1. Audit new and existing user flows, review user experience and set up a preference center.

  • Review permissions and expectations that are set when a recipient opts-into your marketing programsOn the other end of that email address is a person who trusts your brand enough to give you access to his/her inbox. Recipients should always have clear expectations set when they willingly provide their email address to you. When users sign up, tell them what you are going to send, how often you will be sending mail and give the the option to customize preferences as to how to best reach him/her. Once expectations are set, stick to what you have said. If your recipient is expecting to receive mail weekly, don’t just start sending mail daily!
  • Review user experience. Sending a welcome message is always a great idea to reinforce subscription expectations. Do you send a welcome message immediately upon providing an email address? How much mail and how often do you send? Are you sending so often it’s overwhelming? Put yourself in your recipient’s shoes. Is the cadence and content of your messages attractive? Are you sending too much or too little mail so that your recipients forget about you? Test several mail streams to see what performs well with your customer base.
  • Establish a preference center. Every subscriber is different and will have different preferences for how they want to hear from you, so make sure you provide choices for them to customize their experience.
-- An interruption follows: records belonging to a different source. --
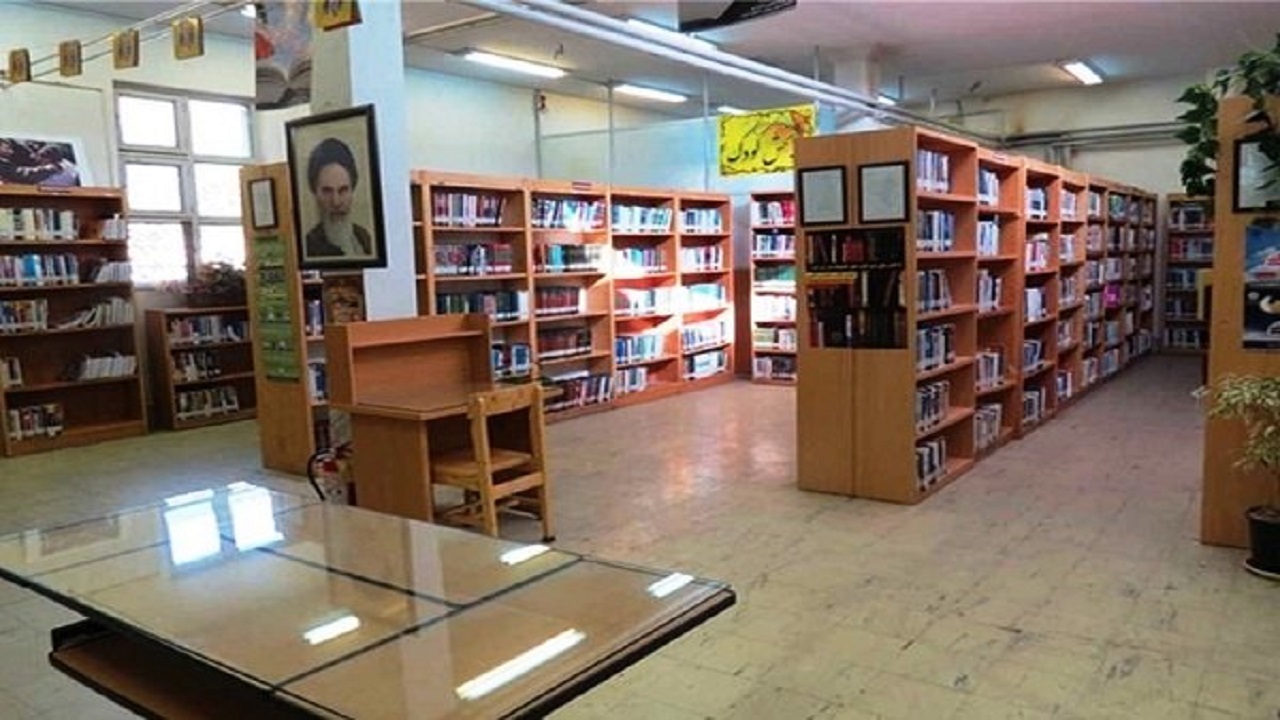 عضویت رایگان در کتابخانه‌های عمومی استان اصفهان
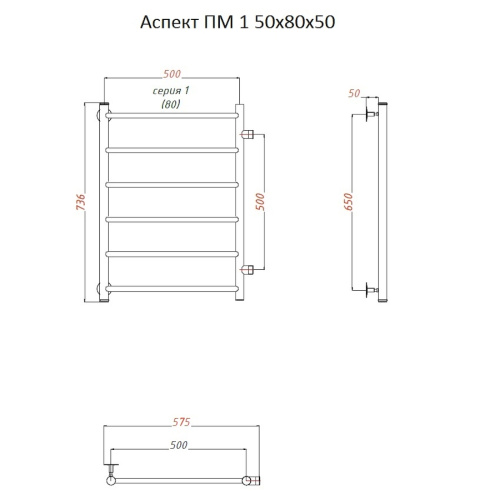 Полотенцесушитель Тругор Аспект Аспект1/ПМ508050 53х80 водяной хром - фото 2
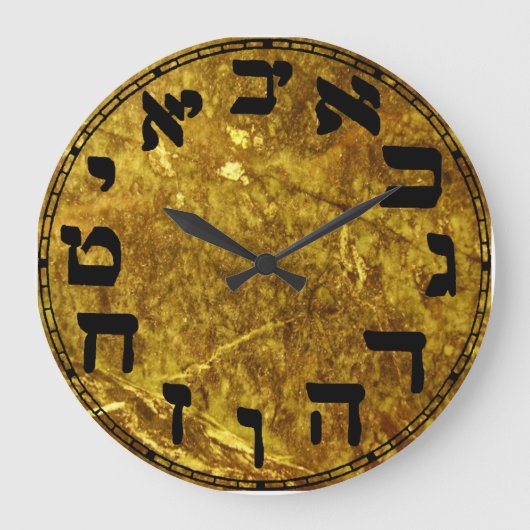 Hebrew Numbers Round Clock Grote Klok (Voorkant)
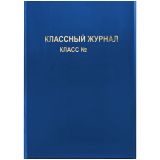 Обложка для классного журнала, ArtSpace, ПВХ синяя, тиснение золото, ШК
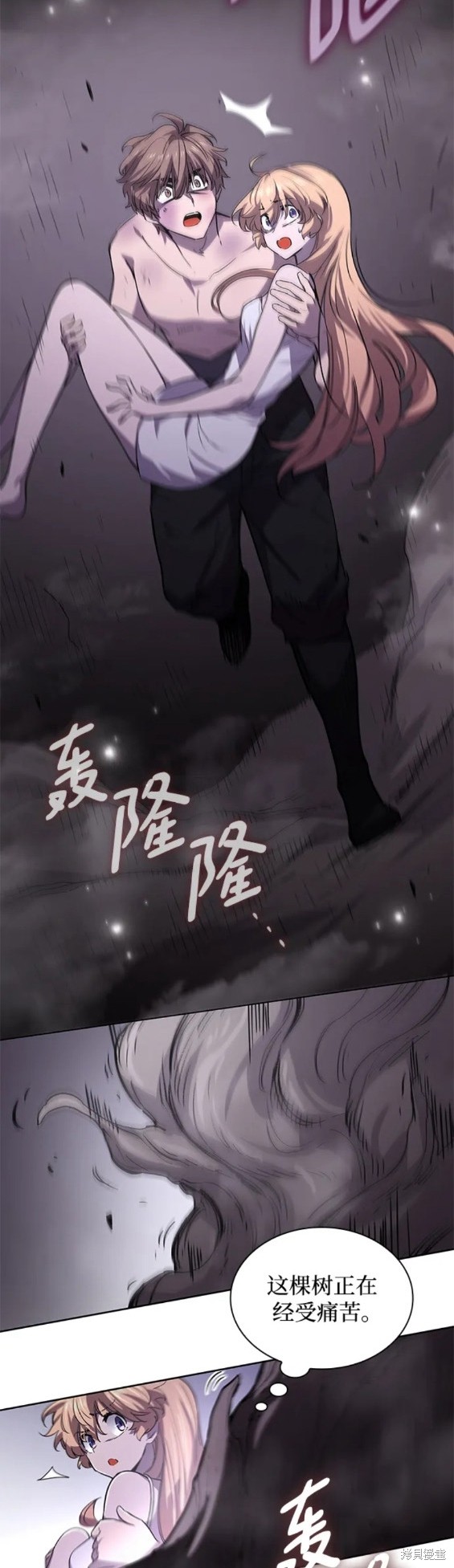 第76话10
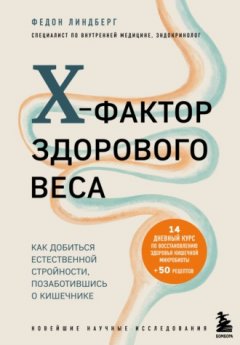 Федон Линдберг - X-фактор здорового веса. Как добиться естественной стройности, позаботившись о кишечнике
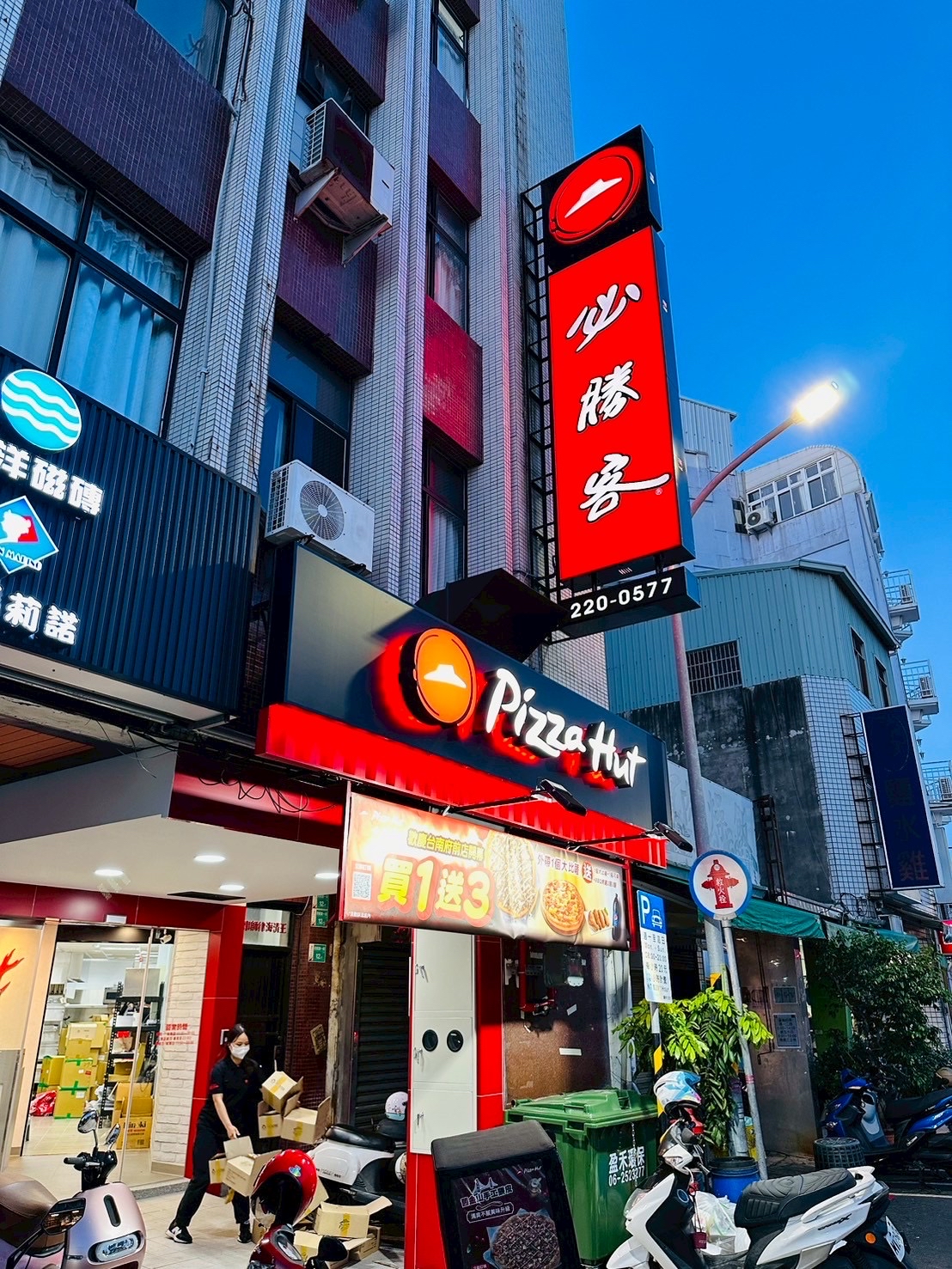 【耶誕狂歡祭】肯德基、必勝客現省1342元:蛋撻炸雞桶5折、大比薩買1送6 【耶誕狂歡祭】肯德基、必勝客現省1342元:蛋撻炸雞桶5折、大比薩買1送6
Consumers will heavily engage in email streams they choose. This puts the subscriber in control and he/she will be more likely to opt-down rather than opt-out of all communications. Periodically test your preference center to ensure you have not made updates to your email programs that have not been updated in your preferences.

2. Review email performance regularly and often.

  • An engaged list will see 15 – 30% click to open rates ongoing with low opt-outs and low abuse complaints. If you are seeing open rates lower than 10%, this can be indicative of a non-engaged list and some work can be done.
  • Look at email performance by domain for your top domains. If all domains are performing, for example, at 15-20% opens, but one is at 1% opens, the domain at 1% is most likely junking your mail.
  • Inability to meet these benchmark metrics, even after optimizing for content relevancy and campaign creative, can signal sending reputation issues which must be repaired.

3. Test performance with split testing.

  • Are you testing and evaluating recipient behavior and performance? Which emails are the most read? Which ones are ignored? As we say at Sailthru: Always be testing! Recipient’s behavior and engagement weigh significantly on if (and where) your mail will be delivered. Strong opens and engagement will keep your messages in the inbox, so ensure you are always testing and optimizing your email campaign’s tactics, content and creative against performance benchmarks.

4. Audit list source performance.

  • Look at open rates, opt-out rates and complaint rates by list source. Lists sources that have high opt-out rates and complaints may be hurting your overall deliverability. Quality lists will have strong open rates and low opt-out and abuse rates. Encourage signup from these quality sources and evaluate poorer performing acquisition sources.

5. Seed test email sends.

  • This is a super simple one that often gets neglected. Send test emails to test addresses at major ISPs to see if messages land in the inbox or junk folder!

6. Review suppression lists often.

  • Suppressing non-engaged recipients will boost your open rates as well as your inbox placement. Since ISPs are looking at how their recipients interact with your mail overall, sending to a large amount of recipients over and over that never engage with your messages can be detrimental to your sending reputation. Ensure you have suppressions that work with your frequency and audience. And always try to re engage subscribers before they become completely disengaged or dormant with messaging that re-confirms the opt-in or reminds them why they subscribed in the first place (“I miss you” messages can be an effective way to do so.)

Understanding how recipients behave towards your messages will help get email delivered to the inbox. Review your metrics, test and take action to earn inbox placement. We hope you’ll take the extra steps to try one or all of the above recommended best practices!